On July 5, 2001, the Stilwell Value Group filed with the Securities and Exchange
Commission (the "Commission") a revised preliminary proxy statement in
connection with the election of the nominee of the Stilwell Value Group (the
"Stilwell Nominee") to the board of directors of Oregon Trail Financial Corp.
("Oregon Trail") at Oregon Trail's 2001 annual meeting of stockholders. The
Stilwell Value Group will prepare and file with the Commission a definitive
proxy statement regarding the proposed election of a Stilwell Nominee and may
file other proxy solicitation material regarding the election of the Stilwell
Nominee. Investors and security holders are urged to read the definitive proxy
statement and any other proxy material, when they become available, because they
will contain important information. The definitive proxy statement will be sent
to stockholders of Oregon Trail seeking their support for the election of the
Stilwell Nominee to the Oregon Trail board of directors. Investors and security
holders may obtain a free copy of the definitive proxy statement (when it is
available) and other documents filed by the Stilwell Value Group with the
Commission at the Commission's website at www.sec.gov. The definitive proxy
statement (when it is available) and these other documents may also be obtained
for free by writing to Mr.
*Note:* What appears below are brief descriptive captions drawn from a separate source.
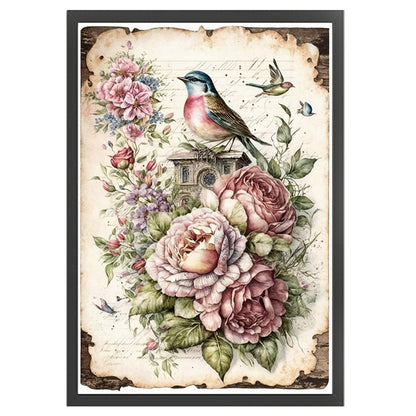 Retro Poster - Birds And Peonies - 11CT Stamped Cross Stitch 40*60CM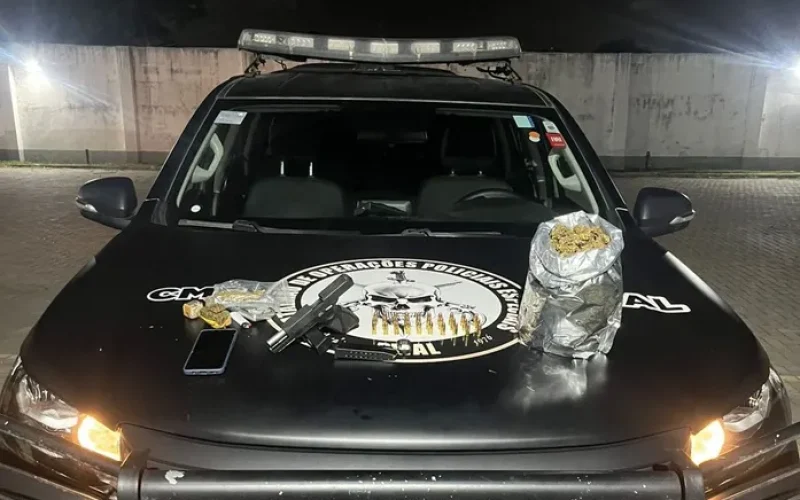 Bope apreende pistola 9mm, munições e grande quantidade de maconha durante ação em Maceió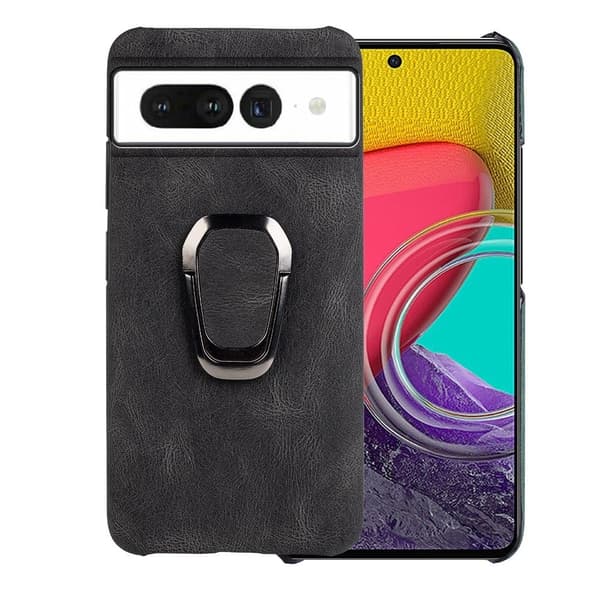 Stötsäkert läderfodral med oval kickstand för Google Pixel 7 Pro - Svart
Joseph Stilwell at 26 Broadway, 23rd Floor, New York,
New York 10004, or by contacting D.F. King & Co. at (212) 269-5550.

 Detailed information regarding the names, affiliations and interests of
individuals who may be deemed participants in the solicitation is available in
the revised preliminary proxy statement filed by the Stilwell Value Group with
the Commission on Schedule 14A on July 5, 2001.